Directions: Filter the records below down to lines containing "recaptcha".

*** Source data Section Begins ***

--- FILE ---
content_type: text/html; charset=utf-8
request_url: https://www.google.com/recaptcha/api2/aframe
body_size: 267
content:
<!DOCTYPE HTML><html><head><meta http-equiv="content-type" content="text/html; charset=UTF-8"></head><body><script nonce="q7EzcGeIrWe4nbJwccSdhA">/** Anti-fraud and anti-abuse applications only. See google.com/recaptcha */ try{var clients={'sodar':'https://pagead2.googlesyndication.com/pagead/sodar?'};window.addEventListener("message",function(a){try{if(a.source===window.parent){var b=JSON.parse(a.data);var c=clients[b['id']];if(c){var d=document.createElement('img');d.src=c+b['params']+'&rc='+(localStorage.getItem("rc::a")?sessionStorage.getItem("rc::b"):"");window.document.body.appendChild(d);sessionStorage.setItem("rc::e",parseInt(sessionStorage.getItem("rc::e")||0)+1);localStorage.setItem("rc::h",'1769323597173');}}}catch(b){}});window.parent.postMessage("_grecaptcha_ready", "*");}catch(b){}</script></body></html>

*** Source data Section Ends ***

Solved exercise:
request_url: https://www.google.com/recaptcha/api2/aframe
<!DOCTYPE HTML><html><head><meta http-equiv="content-type" content="text/html; charset=UTF-8"></head><body><script nonce="q7EzcGeIrWe4nbJwccSdhA">/** Anti-fraud and anti-abuse applications only. See google.com/recaptcha */ try{var clients={'sodar':'https://pagead2.googlesyndication.com/pagead/sodar?'};window.addEventListener("message",function(a){try{if(a.source===window.parent){var b=JSON.parse(a.data);var c=clients[b['id']];if(c){var d=document.createElement('img');d.src=c+b['params']+'&rc='+(localStorage.getItem("rc::a")?sessionStorage.getItem("rc::b"):"");window.document.body.appendChild(d);sessionStorage.setItem("rc::e",parseInt(sessionStorage.getItem("rc::e")||0)+1);localStorage.setItem("rc::h",'1769323597173');}}}catch(b){}});window.parent.postMessage("_grecaptcha_ready", "*");}catch(b){}</script></body></html>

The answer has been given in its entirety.